**INPUT MATERIAL**:
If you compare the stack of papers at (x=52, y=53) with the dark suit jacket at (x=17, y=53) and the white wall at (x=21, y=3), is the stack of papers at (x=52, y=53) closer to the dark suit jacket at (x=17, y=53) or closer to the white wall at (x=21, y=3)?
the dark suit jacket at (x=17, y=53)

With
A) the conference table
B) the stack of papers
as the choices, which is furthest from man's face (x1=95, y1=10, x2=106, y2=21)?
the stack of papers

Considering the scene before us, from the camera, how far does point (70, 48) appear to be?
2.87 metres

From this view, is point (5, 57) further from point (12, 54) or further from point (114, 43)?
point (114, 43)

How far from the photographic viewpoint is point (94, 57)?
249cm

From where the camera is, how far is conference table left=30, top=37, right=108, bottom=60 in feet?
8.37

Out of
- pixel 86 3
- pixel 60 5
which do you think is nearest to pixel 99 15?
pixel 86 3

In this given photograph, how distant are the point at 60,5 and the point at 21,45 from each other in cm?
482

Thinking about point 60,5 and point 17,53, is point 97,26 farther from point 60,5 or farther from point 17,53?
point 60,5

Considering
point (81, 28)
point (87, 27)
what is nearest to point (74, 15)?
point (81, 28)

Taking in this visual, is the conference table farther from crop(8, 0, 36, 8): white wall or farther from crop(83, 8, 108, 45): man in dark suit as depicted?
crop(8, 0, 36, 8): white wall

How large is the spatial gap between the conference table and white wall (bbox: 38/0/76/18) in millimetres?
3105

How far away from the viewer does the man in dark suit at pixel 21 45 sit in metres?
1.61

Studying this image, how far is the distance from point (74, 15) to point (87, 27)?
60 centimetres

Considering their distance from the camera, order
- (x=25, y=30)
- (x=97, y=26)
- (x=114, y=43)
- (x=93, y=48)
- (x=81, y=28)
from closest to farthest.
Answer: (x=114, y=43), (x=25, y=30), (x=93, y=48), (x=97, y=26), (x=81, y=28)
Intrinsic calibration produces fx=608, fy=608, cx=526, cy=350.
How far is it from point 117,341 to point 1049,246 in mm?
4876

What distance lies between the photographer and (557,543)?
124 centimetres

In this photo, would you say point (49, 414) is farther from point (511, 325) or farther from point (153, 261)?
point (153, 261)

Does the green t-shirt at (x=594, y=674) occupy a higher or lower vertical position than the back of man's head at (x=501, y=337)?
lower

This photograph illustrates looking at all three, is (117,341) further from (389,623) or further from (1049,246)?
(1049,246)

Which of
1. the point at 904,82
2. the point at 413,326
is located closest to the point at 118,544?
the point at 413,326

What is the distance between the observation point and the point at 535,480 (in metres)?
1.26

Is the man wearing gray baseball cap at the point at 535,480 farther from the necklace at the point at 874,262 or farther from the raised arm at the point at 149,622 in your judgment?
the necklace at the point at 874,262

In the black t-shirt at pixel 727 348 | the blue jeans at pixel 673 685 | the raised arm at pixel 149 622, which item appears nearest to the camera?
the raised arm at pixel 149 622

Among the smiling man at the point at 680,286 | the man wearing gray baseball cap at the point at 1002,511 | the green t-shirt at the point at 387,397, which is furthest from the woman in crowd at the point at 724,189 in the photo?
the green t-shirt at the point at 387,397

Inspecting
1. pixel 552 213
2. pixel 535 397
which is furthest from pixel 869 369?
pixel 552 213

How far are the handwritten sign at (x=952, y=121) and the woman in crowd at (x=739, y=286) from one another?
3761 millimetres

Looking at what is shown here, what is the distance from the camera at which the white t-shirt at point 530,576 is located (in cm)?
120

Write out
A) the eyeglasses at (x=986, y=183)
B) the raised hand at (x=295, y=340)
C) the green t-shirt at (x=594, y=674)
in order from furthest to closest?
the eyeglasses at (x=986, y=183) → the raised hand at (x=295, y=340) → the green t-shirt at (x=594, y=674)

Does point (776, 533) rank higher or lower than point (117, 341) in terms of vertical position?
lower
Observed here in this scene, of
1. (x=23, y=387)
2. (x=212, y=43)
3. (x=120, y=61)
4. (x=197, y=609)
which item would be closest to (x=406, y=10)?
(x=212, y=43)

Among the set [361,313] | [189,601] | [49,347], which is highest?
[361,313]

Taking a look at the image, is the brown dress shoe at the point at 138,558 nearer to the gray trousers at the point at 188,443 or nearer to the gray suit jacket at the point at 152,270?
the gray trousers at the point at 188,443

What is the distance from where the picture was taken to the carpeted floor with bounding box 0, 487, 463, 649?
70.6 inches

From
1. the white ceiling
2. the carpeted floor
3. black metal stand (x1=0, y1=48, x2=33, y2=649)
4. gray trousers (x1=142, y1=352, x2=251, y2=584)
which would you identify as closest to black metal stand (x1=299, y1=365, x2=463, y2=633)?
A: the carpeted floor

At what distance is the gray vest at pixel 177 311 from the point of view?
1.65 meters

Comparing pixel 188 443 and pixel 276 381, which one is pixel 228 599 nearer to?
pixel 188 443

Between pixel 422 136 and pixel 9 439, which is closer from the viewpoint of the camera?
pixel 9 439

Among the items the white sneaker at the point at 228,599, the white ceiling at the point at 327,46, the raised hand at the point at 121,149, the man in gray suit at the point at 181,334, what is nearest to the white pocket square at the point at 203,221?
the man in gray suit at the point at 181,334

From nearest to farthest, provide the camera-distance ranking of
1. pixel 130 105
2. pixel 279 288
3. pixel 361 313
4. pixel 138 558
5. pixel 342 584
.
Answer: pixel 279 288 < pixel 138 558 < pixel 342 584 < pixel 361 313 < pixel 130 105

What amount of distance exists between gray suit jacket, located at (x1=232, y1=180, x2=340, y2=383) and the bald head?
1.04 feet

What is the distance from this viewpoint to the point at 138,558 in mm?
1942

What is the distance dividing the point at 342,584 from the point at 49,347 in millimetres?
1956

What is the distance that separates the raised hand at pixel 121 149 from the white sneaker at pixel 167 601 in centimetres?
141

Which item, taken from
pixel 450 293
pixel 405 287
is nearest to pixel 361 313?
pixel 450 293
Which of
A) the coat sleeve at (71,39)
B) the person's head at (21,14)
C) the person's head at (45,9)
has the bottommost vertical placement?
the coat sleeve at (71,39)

**GOAL**: Reproduce verbatim the lines of the items that begin with the line containing "From nearest to" and end with the line containing "Answer: pixel 279", including both of those lines.

**TASK RESULT**:
From nearest to farthest, provide the camera-distance ranking of
1. pixel 130 105
2. pixel 279 288
3. pixel 361 313
4. pixel 138 558
5. pixel 342 584
.
Answer: pixel 279 288 < pixel 138 558 < pixel 342 584 < pixel 361 313 < pixel 130 105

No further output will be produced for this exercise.